Stealth Nationalization of the Financial Sector

Adler quotes Steve Randy Waldman of Interfluidity (What Happens 28 Days later?): “Since the Fed cannot retire loans made via TAF and its repo program without adding to those “elevated pressures”, the loans should be considered an equity infusion, because they’ll be repaid at the convenience of the borrower rather than on a schedule agreed with the lender.” What Waldman did not say was that the Fed had ventured into a broad nationalization of the prime dealers on Wall Street by being an equity investor.

Does the same argument apply to the new Term Securities Lending Facility (TSLF)? On the face of it, it’s harder to view TSLF as an equity infusion, since the Fed is not handing out cash. But to firms holding illiquid securities that the Fed will accept as collateral, the program is equivalent to a not-so-efficient cash infusion, because the Treasuries the Fed lends are liquid and can be converted to cash easily in private markets, according to Waldman.

So, this new facility might well be a form of equity, if the Fed is willing to roll it over indefinitely and require payment only at the convenience of borrowers or when a normal market for them reappears. Waldman thinks what happens after 28 days is pretty clear. The swap will be rolled over and over and over until the mortgage-backed security market stabilizes. This could be a year from now, or perhaps ten. That may sound ridiculous but it is essentially what happened in Japan.  Waldman suggests that inquiring minds might ask what happens if the value of the MBS drops. Will the Fed issue a margin call or just look the other way? … One thing is for sure: The more liberal the Fed is in valuing the MBS the more likely a margin call situation arises. However Waldman strongly suspects the Fed will not disclose who is doing the swapping, in what size, or whether the swap ratio is 1:1 or not. So much for transparency.

“This may temporarily stop a further squeeze against dealers who are short treasuries and long MBS, but it is will not do much of anything to restore a bid in the MBS market. Nor will it cure the massive leverage problems at many of the primary dealers and banks,” writes Waldman.

Adler cites an interesting paragraph from a MarketWatch article: “Counting the currency swaps with the foreign central banks, the Fed has now committed more than half of its combined securities and loan portfolio of $832 billion,” Lou Crandall, chief economist for Wrightson ICAP noted. “The Fed won’t have run completely out of ammunition after these operations, but it is reaching deeper into its balance sheet than before.” 

“Bernanke’s intent is to buy the primary dealers time, but it really can’t work. Those securities will not be worth more tomorrow than they are today. For now, a MBS fire sale was averted, but it can’t be put off forever,” writes Adler.

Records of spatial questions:
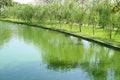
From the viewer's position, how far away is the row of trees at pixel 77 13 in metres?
36.1

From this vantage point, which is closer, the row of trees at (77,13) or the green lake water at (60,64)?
the green lake water at (60,64)

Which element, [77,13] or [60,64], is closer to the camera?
[60,64]

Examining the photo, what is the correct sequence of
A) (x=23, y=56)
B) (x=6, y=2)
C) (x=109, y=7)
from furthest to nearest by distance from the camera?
(x=6, y=2)
(x=109, y=7)
(x=23, y=56)

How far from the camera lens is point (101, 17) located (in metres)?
37.7

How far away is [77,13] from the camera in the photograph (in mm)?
49094

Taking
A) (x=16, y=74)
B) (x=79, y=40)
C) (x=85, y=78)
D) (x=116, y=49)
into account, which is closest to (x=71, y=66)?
(x=85, y=78)

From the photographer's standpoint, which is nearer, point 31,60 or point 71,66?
point 71,66

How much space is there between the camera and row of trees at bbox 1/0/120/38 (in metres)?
36.1

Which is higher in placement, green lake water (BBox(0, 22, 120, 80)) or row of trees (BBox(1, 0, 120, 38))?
row of trees (BBox(1, 0, 120, 38))

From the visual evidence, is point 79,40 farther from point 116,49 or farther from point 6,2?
point 6,2

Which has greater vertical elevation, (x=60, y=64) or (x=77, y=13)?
(x=77, y=13)

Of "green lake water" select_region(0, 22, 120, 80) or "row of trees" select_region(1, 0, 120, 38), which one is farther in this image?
"row of trees" select_region(1, 0, 120, 38)

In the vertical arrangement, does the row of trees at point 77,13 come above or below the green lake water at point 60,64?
above

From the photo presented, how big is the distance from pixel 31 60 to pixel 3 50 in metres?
5.80
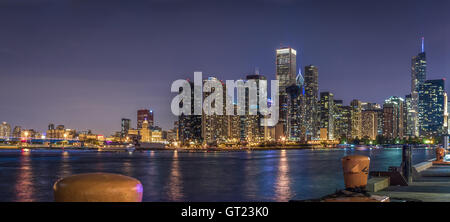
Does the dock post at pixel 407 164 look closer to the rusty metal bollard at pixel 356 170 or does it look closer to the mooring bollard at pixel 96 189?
the rusty metal bollard at pixel 356 170

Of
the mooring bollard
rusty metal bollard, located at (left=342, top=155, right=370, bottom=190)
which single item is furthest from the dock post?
the mooring bollard

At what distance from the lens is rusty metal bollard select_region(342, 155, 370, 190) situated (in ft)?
38.7

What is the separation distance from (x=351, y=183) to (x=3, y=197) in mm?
32545

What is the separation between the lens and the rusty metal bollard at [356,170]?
11789 millimetres

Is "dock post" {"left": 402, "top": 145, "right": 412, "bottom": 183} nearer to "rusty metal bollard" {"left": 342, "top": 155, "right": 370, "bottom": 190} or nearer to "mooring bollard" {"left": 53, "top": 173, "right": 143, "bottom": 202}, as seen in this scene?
"rusty metal bollard" {"left": 342, "top": 155, "right": 370, "bottom": 190}

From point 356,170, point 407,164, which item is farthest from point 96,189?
point 407,164

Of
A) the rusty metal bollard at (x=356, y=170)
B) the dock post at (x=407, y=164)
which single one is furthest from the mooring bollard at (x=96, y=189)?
the dock post at (x=407, y=164)

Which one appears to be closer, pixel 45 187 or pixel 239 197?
pixel 239 197

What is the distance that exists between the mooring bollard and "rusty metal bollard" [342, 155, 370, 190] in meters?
8.11

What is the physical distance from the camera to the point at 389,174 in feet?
59.9

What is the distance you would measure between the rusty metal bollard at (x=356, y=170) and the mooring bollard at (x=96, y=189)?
26.6 feet
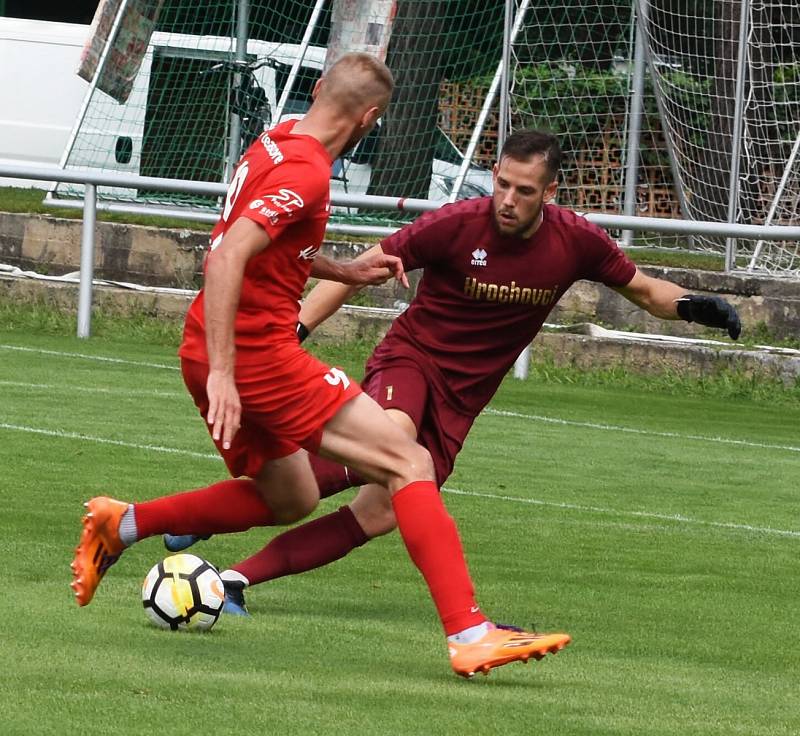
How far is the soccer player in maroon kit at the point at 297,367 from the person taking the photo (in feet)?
17.6

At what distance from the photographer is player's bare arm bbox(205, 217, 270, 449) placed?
533 centimetres

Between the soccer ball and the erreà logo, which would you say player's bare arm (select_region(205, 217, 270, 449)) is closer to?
the soccer ball

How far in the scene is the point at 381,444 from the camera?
18.5 ft

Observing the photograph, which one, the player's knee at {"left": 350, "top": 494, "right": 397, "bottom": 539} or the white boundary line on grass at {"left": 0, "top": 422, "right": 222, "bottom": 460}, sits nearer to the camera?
the player's knee at {"left": 350, "top": 494, "right": 397, "bottom": 539}

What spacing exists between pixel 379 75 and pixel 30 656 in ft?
6.42

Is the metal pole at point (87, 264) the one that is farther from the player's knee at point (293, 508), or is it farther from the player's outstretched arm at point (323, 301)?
the player's knee at point (293, 508)

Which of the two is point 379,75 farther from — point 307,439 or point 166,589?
point 166,589

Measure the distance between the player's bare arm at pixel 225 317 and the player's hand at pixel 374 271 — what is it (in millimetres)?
996

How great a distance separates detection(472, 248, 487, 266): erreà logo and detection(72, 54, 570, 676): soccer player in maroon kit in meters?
1.11

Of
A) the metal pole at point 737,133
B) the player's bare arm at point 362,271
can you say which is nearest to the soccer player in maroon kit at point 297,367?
the player's bare arm at point 362,271

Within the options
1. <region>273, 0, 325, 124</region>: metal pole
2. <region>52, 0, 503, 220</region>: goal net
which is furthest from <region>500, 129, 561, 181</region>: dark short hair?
<region>273, 0, 325, 124</region>: metal pole

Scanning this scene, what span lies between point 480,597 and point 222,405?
6.05 ft

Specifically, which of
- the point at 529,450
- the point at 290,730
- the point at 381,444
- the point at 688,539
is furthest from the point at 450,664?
the point at 529,450

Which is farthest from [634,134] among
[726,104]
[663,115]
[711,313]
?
[711,313]
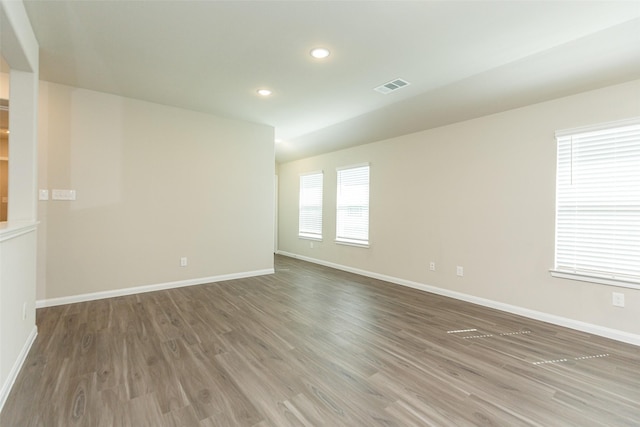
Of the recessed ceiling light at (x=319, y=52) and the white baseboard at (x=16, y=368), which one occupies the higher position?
the recessed ceiling light at (x=319, y=52)

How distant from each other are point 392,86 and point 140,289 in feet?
14.0

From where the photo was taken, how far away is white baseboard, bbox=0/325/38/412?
175 centimetres

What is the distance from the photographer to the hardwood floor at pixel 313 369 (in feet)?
5.54

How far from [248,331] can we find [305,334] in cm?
56

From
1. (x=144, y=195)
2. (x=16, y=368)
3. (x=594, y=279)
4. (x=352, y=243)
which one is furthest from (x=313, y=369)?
(x=352, y=243)

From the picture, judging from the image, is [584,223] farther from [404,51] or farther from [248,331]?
[248,331]

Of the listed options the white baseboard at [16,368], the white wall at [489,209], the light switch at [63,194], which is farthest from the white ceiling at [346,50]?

- **What is asked**
- a) Print, without any change, the part of the records that opens with the line containing "At what distance from the lens" and closes with the line containing "11789 millimetres".
- b) Carry on the passage about the Fed's stealth nationalization of the financial sector from where it stops.
The text and the records have no connection to each other.

- **Answers by task**
- a)
At what distance from the lens is rusty metal bollard select_region(342, 155, 370, 190) situated (in ft)?
38.7

What is the separation distance from (x=351, y=183) to (x=3, y=197) in mm?
32545

What is the separation between the lens and the rusty metal bollard at [356,170]?
11789 millimetres

- b)
On March 16, 2008, the Fed announced that the New York Fed has been granted the authority to establish a Primary Dealer Credit Facility (PDCF), intended to improve the ability of primary dealers to provide financing to participants in securitization markets and promote the orderly functioning of financial markets more generally. The PDCF will provide overnight funding to primary dealers in exchange for a specified range of collateral, including all collateral eligible for tri-party repurchase agreements arranged by the Federal Reserve Bank of New York, as well as all investment-grade corporate securities, municipal securities, mortgage-backed securities and asset-backed securities for which a price is available. The PDCF will remain in operation for a minimum period of six months and may be extended as conditions warrant to foster the functioning of financial markets.  The TAF program offers term funding to depository institutions via a bi-weekly auction, for fixed amounts of credit. The TSLF program is an auction for a fixed amount of lending of Treasury general collateral in exchange for Open-Market-Operation-eligible and AAA/Aaa rated private-label residential mortgage-backed securities. The PDCF program now allows eligible primary dealers to borrow at the existing Discount Rate for up to 120 days. 

Down the Slippery Slope

The moves into new province suggest that the Fed has changed its traditional role in the economy with the support of the White House and the Treasury. Former Fed Chairman Paul Volcker said in a public television interview the same evening that the Fed’s decision to lend money to Bear Stearns Cos. [via commercial bank JPMorgan-Chase] to keep the investment house from collapsing is unprecedented and “raises some real questions” about whether that was the appropriate role for the Fed. The wisdom of the decision depends on “how severe this crisis was and the Fed’s judgment about the threat of demise of Bear Stearns,” Volcker said. “That’s a judgment they had to make and an understandable judgment. It is absolutely not what you want for the longstanding regulatory support system.” The Fed’s action then was an open admission that a ominous systemic crisis of total melt down was a clear and present danger.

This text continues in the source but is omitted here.